▶ **TEXT SEGMENT**
=== Begin Enclosure ===
Also, if there was a dialogue tag between a sentence (in my example, “he started” was in the middle of a speech), then the second half would not need to be capitalized since it is a continuation of the first sentence.

 

There’s one last thing: IF and ONLY if there is a dialogue tag, then you have to end the dialogue with a question mark, an exclamation mark, or a comma. That’s IF there is a dialogue tag present. If there’s NOT a dialogue tag after the dialogue, then you must never end the dialogue with a comma.

 

I probably sound confusing right now. I’m definitely not the best at explaining stuff (sorry for that). To sum it all up:

-       Each speaker gets their own paragraph (with only his or her own actions and speeches). You already follow this rule, though.

-       Do not capitalize dialogue tags (that is, unless they come before the dialogue/at the beginning of the sentence).

-       Never end dialogue with a period IF there is a dialogue tag after it.

 

I would’ve copied an excerpt from your story but I decided to make my own example because, that way, I’d be able to include every aspect: the dialogue tags, the actions, the punctuation, and so on. (Plus, I’m too lazy to re-type a whole section of your chapter…)

 

★ General Enjoyment/Last Comments 5/5

Ugh, I don’t know. I feel like I wasn’t blunt enough?? So yeah, I’m sorry for not being blunt enough! And I feel like I was a bit too… spazzy? Unprofessional? Yeah, something is seriously wrong with me lately.
=== End Enclosure ===
▶ **PROBLEMS AND TASKS**
**a)** Name every punctuation mark that the review of dialogue punctuation allows at the end of dialogue when a dialogue tag is present.
**b)** Answer these questions from the review of dialogue punctuation, one answer per line:
(i) Why does the second half of a speech not need a capital letter when a dialogue tag sits in the middle?
(ii) In the summary, what does each speaker get?
(iii) What score does the "General Enjoyment/Last Comments" section give?
**c)** Resume the review of dialogue punctuation after its final sentence.
The data below has no connection to the review of dialogue punctuation.

▶ **DATA BLOCK**
=== Begin Enclosure ===
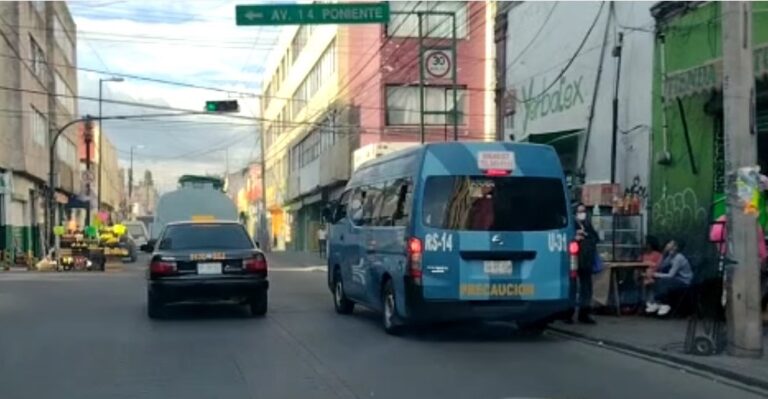 Exijan su descuento en el transporte público, pide el gobernador Barbosa a estudiantes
=== End Enclosure ===
▶ **ANSWERS TO THE EXERCISE**
**a)** Question mark, exclamation mark, comma

**b)**
(i) It is a continuation of the first sentence.
(ii) Their own paragraph, with only his or her own actions and speeches.
(iii) 5/5

**c)**
And I just now realized that your co-author is insertnamehere1, and you guys were the authors of “Kisses from Judas.” Wow… I feel…… slow.

 

I think both of those stories were amazing and definitely deserve much, much, much more attention. They were really well-written, had really interesting characters, and managed to make me scream at the screen.

 

Ha, no, I didn’t scream (I’m not that weird, okay?). I had to admit the scene where Lu Han fell off the boat made me squeal (which does not count as screaming!). I almost teared up… almost. I just don’t cry over books or movies or anything. But it was still a really emotional scene, especially when it was shown from Kris’s point of view.

 

Oh, but I have a quick question: Are you an EXOtic? You didn’t seem to enthusiastic/familiar with EXO in your foreword and author’s notes, but your DP is a gif of Tao and Chen and you also have EXO listed as your favorite groups. Yes, I did some profile stalking. I’m a creep, I know.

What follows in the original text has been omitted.